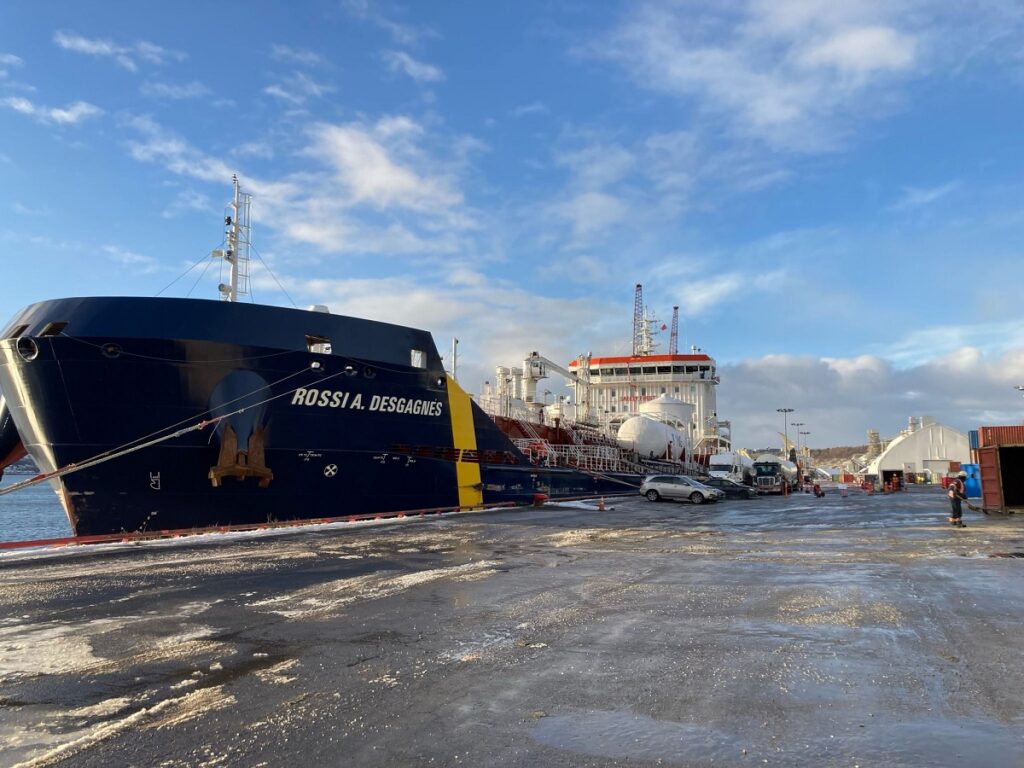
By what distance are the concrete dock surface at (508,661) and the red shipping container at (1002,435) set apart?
13.9 m

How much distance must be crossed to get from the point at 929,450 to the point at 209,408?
70444 millimetres

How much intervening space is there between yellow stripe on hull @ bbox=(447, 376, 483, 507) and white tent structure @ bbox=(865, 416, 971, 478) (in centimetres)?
6074

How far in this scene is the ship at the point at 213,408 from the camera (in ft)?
45.1

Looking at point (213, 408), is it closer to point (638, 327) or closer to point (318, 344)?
point (318, 344)

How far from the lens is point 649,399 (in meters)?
49.4

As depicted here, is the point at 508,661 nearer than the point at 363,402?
Yes

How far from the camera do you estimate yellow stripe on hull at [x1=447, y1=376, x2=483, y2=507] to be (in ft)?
64.4

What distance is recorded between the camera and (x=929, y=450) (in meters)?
66.7

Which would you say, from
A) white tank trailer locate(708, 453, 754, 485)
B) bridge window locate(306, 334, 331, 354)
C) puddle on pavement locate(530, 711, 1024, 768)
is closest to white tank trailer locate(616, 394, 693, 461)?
white tank trailer locate(708, 453, 754, 485)

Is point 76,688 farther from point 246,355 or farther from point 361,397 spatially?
point 361,397

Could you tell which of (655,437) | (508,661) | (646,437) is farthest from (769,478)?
(508,661)

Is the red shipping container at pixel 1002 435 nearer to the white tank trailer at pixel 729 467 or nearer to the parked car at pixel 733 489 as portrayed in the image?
the parked car at pixel 733 489

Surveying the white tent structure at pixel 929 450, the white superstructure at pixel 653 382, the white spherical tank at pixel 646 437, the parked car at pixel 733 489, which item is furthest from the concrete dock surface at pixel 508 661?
the white tent structure at pixel 929 450

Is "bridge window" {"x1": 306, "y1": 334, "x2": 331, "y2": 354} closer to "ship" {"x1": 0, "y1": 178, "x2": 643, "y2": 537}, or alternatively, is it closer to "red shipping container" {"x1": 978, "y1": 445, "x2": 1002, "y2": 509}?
"ship" {"x1": 0, "y1": 178, "x2": 643, "y2": 537}
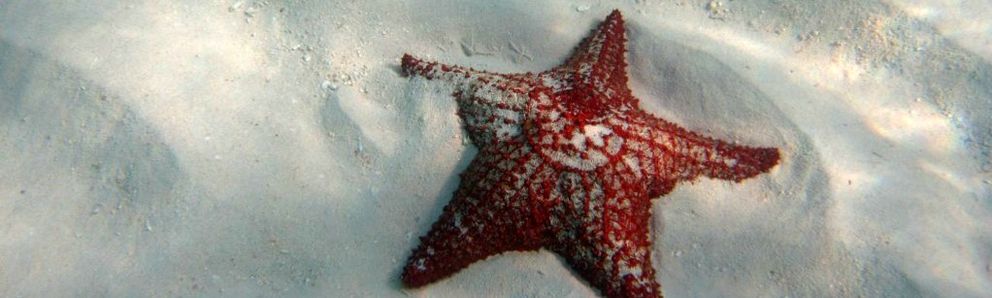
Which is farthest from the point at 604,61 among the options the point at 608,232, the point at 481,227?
the point at 481,227

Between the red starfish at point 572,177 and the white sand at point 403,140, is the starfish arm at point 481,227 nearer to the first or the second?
the red starfish at point 572,177

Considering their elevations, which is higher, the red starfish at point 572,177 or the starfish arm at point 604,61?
the starfish arm at point 604,61

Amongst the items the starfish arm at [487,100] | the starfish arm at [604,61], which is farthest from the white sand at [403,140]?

════════════════

Prompt: The listing above must be printed again exactly, minus its pictures.

Answer for this exercise:
By what distance are the concrete dock surface at (508,661) and the red shipping container at (1002,435) set apart?
13.9 m

How much distance must be crossed to get from the point at 929,450 to the point at 209,408?
70444 millimetres

How much intervening space is there between yellow stripe on hull @ bbox=(447, 376, 483, 507) and white tent structure @ bbox=(865, 416, 971, 478) (in centimetres)?
6074

How far in this scene is the ship at the point at 213,408 from the camera (in ft)?
45.1

Looking at point (213, 408), is it closer to point (638, 327) or closer to point (318, 344)?
point (318, 344)

How far from the lens is point 649,399 (in meters)?
49.4

As depicted here, is the point at 508,661 nearer than the point at 363,402?
Yes

How far from the camera do you estimate yellow stripe on hull at [x1=447, y1=376, x2=483, y2=507] to be (in ft)?
64.4

What distance is recorded between the camera and (x=929, y=450) (in meters)?
66.7

Which would you say, from
A) white tank trailer locate(708, 453, 754, 485)
B) bridge window locate(306, 334, 331, 354)
C) puddle on pavement locate(530, 711, 1024, 768)
is closest to white tank trailer locate(616, 394, 693, 461)?
white tank trailer locate(708, 453, 754, 485)

Is point 76,688 farther from point 246,355 or farther from point 361,397 spatially?
point 361,397

Could you tell which of (655,437) | (508,661) | (646,437) is farthest from (769,478)?
(508,661)

Is the red shipping container at pixel 1002 435 nearer to the white tank trailer at pixel 729 467 or nearer to the parked car at pixel 733 489 as portrayed in the image?
the parked car at pixel 733 489

Surveying the white tent structure at pixel 929 450, the white superstructure at pixel 653 382, the white spherical tank at pixel 646 437, the parked car at pixel 733 489, which item is furthest from the concrete dock surface at pixel 508 661?
the white tent structure at pixel 929 450

Is "bridge window" {"x1": 306, "y1": 334, "x2": 331, "y2": 354} closer to "ship" {"x1": 0, "y1": 178, "x2": 643, "y2": 537}, or alternatively, is it closer to "red shipping container" {"x1": 978, "y1": 445, "x2": 1002, "y2": 509}?
"ship" {"x1": 0, "y1": 178, "x2": 643, "y2": 537}
Which is farthest from the point at 604,61 among the options the point at 608,232, the point at 481,227?
the point at 481,227

Between the red starfish at point 572,177 and the white sand at point 403,140, is the starfish arm at point 481,227 nearer to the first or the second?
the red starfish at point 572,177

Considering their elevations, which is higher, the red starfish at point 572,177 or the starfish arm at point 604,61?
the starfish arm at point 604,61

Amongst the items the starfish arm at [487,100] | the starfish arm at [604,61], which is farthest from the white sand at [403,140]?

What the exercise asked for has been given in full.